+++ TEXT PASSAGE +++

Dr. J. D. Williams, the founding director of the Robert H. Hinckley Institute of Politics at the University of Utah, died at his home in Salt Lake City on September 4.
The Hinckley Institute provides powerful education, usually in the form of on-the-knife-edge training, in practical politics, the kind of politics that can change things. Utah enjoys the benefits of many active people in politics who learned how to make things work better through a Hinckley Institute internship.
Dr. Williams led the Institute for its first ten years, from 1965 to 1975. He was an active Democrat, but the Institute trained people of all parties, and he enjoyed good working relations with politicians of all stripes. His personal interventions pushed many elected officials and other good citizens off to a good start.
I served two internships with the Utah House of Representatives, and got the benefit of Williams’ and Bae Gardner’s personal attention when they copied my application for a Washington intership with the National Wildlife Federation, and submitted it to the Secretary of the U.S. Senate, too. I lost out on the NWF internship to woman I knew who had a tenth of a point better GPA in biology than I did. But I got the internship in the office of Frank Valeo, who worked closely with his friend, Sen. Mike Mansfield of Montana, the Majority Leader.
It was a grand time in Washington in that spring of 1974, as Richard Nixon’s Watergate escapades were unfolding in the House Judiciary Committee, as the U.S. faced the first oil embargo from OPEC, as the peace in Vietnam was unraveling, and as a variety of other issues simmered across the nation.
Later I had the benefit of several great interns from the Hinckley Institute to help me out.
Robert H. Hinckley’s idea of practical political training was a great one. The Institute could easily have sunk into mediocrity, as just a clearing house for cheap labor for bad politicians. Under Dr. Williams’ leadership, instead it became a force for good political action, a focal point for ethical public officials.
It was a sad week for Democrats generally, in Utah. Former Gov. Calvin L. Rampton died today. He was 93.

+++

WHAT NEEDS TO BE DONE: Decide whether each statement agrees with the tribute to Dr. J. D. Williams, answering yes or no and quoting the deciding words: (a) Dr. Williams led the Institute for twenty years; (b) the Institute trained only Democrats; (c) the writer's Washington internship was in the office of Frank Valeo. The records that come next are separate material and have no connection to the tribute to Dr. J. D. Williams.

+++ RECORDS SUPPLIED +++

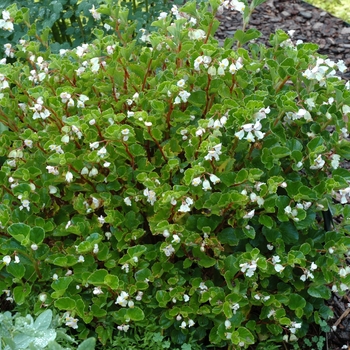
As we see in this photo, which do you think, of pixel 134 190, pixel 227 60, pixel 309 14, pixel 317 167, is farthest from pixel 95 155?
pixel 309 14

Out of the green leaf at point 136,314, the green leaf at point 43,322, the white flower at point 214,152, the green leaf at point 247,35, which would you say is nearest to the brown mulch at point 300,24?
the green leaf at point 247,35

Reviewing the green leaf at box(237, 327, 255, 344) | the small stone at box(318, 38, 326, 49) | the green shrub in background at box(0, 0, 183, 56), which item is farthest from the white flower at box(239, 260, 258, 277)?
the small stone at box(318, 38, 326, 49)

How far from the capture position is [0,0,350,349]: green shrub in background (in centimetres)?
198

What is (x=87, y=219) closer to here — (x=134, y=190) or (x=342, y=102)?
(x=134, y=190)

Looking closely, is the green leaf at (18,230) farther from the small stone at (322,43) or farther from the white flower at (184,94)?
the small stone at (322,43)

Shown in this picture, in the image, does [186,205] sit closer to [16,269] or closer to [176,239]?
[176,239]

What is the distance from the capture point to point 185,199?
6.31 ft

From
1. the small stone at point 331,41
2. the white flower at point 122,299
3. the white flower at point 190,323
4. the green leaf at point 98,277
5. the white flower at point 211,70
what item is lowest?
the small stone at point 331,41

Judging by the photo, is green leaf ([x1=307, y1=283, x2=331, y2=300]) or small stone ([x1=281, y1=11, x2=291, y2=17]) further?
small stone ([x1=281, y1=11, x2=291, y2=17])

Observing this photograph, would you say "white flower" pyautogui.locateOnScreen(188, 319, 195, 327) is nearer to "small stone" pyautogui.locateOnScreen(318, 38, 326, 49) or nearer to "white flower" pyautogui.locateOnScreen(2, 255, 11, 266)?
"white flower" pyautogui.locateOnScreen(2, 255, 11, 266)

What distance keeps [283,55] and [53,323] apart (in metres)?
1.40

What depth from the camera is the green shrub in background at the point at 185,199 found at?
198cm

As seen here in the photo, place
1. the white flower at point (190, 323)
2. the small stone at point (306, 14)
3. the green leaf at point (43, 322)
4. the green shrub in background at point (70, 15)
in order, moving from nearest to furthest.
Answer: the green leaf at point (43, 322) → the white flower at point (190, 323) → the green shrub in background at point (70, 15) → the small stone at point (306, 14)

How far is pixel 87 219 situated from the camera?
218 centimetres
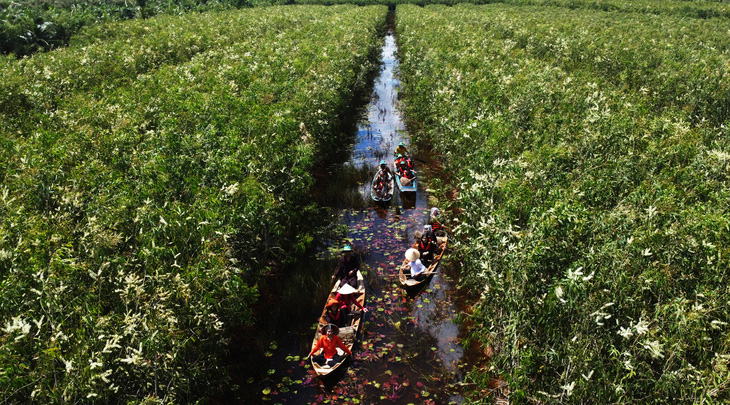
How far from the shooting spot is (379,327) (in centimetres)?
1295

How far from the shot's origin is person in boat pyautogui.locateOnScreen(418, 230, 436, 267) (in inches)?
613

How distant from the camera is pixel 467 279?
12773mm

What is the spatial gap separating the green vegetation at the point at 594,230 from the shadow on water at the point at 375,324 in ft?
4.59

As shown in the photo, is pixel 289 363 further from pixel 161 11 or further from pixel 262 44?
pixel 161 11

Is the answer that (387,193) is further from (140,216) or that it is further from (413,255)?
(140,216)

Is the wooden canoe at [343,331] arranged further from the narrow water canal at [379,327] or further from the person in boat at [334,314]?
the narrow water canal at [379,327]

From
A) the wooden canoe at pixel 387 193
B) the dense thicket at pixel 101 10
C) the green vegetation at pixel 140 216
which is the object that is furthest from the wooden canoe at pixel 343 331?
the dense thicket at pixel 101 10

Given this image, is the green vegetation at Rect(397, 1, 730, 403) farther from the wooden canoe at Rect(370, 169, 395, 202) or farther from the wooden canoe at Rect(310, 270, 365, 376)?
the wooden canoe at Rect(310, 270, 365, 376)

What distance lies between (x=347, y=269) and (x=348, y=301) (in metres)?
1.47

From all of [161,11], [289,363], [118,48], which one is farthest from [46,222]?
[161,11]

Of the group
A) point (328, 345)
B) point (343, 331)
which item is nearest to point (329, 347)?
point (328, 345)

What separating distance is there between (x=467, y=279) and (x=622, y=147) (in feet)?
25.7

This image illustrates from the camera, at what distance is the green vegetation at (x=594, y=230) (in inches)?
282

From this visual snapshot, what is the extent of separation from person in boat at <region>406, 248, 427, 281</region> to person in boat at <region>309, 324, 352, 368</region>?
4.22 meters
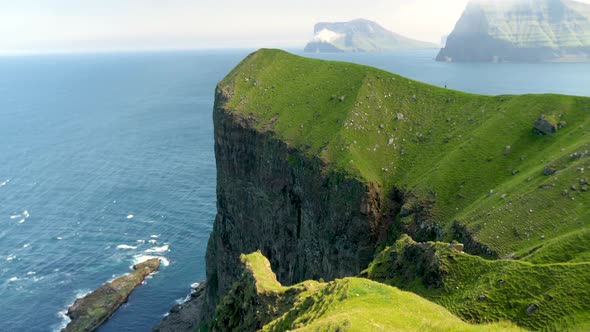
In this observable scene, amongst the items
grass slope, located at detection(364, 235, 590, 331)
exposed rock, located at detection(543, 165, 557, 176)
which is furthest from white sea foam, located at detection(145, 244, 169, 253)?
exposed rock, located at detection(543, 165, 557, 176)

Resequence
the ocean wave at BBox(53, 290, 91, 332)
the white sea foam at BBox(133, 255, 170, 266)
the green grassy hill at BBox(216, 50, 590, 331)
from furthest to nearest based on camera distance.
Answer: the white sea foam at BBox(133, 255, 170, 266)
the ocean wave at BBox(53, 290, 91, 332)
the green grassy hill at BBox(216, 50, 590, 331)

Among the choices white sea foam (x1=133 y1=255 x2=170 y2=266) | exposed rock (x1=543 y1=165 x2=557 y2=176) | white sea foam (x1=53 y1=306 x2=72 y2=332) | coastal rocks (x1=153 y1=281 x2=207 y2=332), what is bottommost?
coastal rocks (x1=153 y1=281 x2=207 y2=332)

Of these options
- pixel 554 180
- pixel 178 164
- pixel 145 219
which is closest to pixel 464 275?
pixel 554 180

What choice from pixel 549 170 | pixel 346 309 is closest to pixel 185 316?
pixel 549 170

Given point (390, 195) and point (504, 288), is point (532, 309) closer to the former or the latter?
point (504, 288)

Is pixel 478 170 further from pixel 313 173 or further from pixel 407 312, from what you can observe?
pixel 407 312

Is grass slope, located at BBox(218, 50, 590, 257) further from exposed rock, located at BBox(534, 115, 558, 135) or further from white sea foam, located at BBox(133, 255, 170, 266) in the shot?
white sea foam, located at BBox(133, 255, 170, 266)

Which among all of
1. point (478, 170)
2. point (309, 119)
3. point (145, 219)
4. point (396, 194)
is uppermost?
point (309, 119)
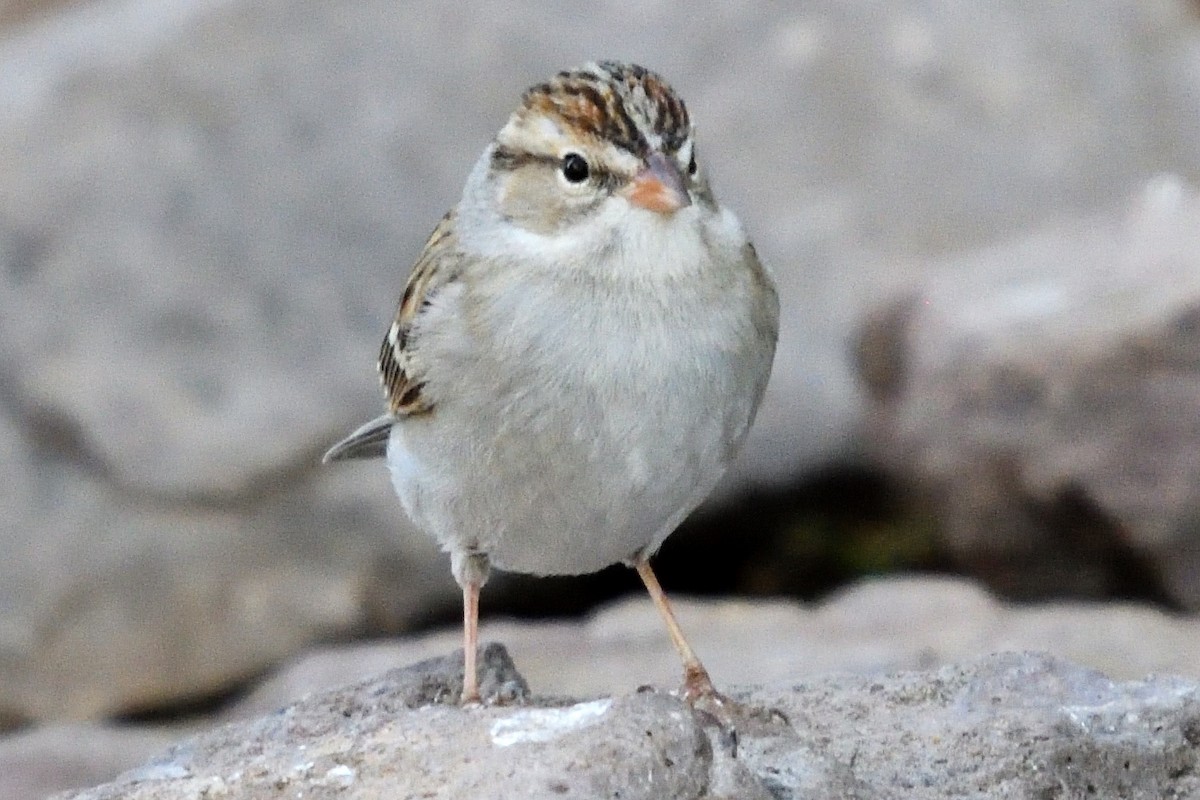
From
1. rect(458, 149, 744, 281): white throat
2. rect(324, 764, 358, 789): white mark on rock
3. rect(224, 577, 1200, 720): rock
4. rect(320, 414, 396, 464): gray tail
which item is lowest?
rect(224, 577, 1200, 720): rock

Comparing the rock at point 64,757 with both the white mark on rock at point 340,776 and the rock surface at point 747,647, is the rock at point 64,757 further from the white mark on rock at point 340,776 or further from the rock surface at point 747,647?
the white mark on rock at point 340,776

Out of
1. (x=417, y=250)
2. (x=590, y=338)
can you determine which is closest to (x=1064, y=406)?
(x=417, y=250)

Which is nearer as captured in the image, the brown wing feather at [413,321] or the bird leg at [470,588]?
the bird leg at [470,588]

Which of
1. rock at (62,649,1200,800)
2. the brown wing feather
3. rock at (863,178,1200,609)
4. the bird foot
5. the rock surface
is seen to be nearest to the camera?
rock at (62,649,1200,800)

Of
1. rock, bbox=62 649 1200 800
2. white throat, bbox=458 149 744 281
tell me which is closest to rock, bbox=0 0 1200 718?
rock, bbox=62 649 1200 800

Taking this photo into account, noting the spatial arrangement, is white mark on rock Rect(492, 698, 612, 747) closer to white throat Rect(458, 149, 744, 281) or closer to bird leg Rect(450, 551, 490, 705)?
bird leg Rect(450, 551, 490, 705)

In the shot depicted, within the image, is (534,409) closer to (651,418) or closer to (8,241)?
(651,418)

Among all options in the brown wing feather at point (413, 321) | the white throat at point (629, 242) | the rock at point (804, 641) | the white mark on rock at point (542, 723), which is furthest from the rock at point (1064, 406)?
the white mark on rock at point (542, 723)

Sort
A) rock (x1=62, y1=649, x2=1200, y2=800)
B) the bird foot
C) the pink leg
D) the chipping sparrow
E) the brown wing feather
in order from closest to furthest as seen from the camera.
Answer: rock (x1=62, y1=649, x2=1200, y2=800) → the bird foot → the chipping sparrow → the pink leg → the brown wing feather
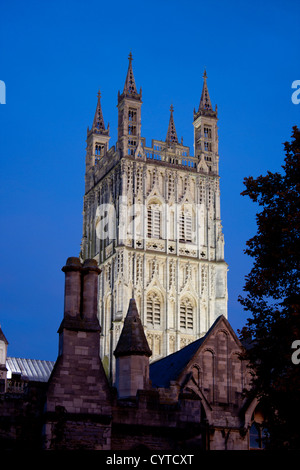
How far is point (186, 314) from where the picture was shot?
86812 mm

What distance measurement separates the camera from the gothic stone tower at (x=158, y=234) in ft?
278

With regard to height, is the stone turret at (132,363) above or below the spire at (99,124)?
below

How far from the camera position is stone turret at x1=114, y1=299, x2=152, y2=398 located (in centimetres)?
2742

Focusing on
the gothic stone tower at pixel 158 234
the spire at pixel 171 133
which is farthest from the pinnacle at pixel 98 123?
the spire at pixel 171 133

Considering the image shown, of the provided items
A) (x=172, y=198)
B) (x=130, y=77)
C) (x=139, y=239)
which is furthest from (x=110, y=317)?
(x=130, y=77)

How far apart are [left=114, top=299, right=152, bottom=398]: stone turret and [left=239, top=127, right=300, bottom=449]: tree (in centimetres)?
392

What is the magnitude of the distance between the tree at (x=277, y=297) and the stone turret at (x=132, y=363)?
3917 mm

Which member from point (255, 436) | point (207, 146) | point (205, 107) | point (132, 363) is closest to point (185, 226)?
point (207, 146)

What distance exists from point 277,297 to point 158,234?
208 feet

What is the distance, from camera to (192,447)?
25656 mm

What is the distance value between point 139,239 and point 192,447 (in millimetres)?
61012

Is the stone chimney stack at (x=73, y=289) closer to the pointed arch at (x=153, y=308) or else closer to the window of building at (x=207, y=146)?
the pointed arch at (x=153, y=308)

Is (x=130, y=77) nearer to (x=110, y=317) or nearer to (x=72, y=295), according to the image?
(x=110, y=317)

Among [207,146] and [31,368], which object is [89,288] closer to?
[31,368]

+++

OUTPUT BELOW:
(a) No: "Dr. Williams led the Institute for its first ten years, from 1965 to 1975."
(b) No: "the Institute trained people of all parties"
(c) Yes: "But I got the internship in the office of Frank Valeo"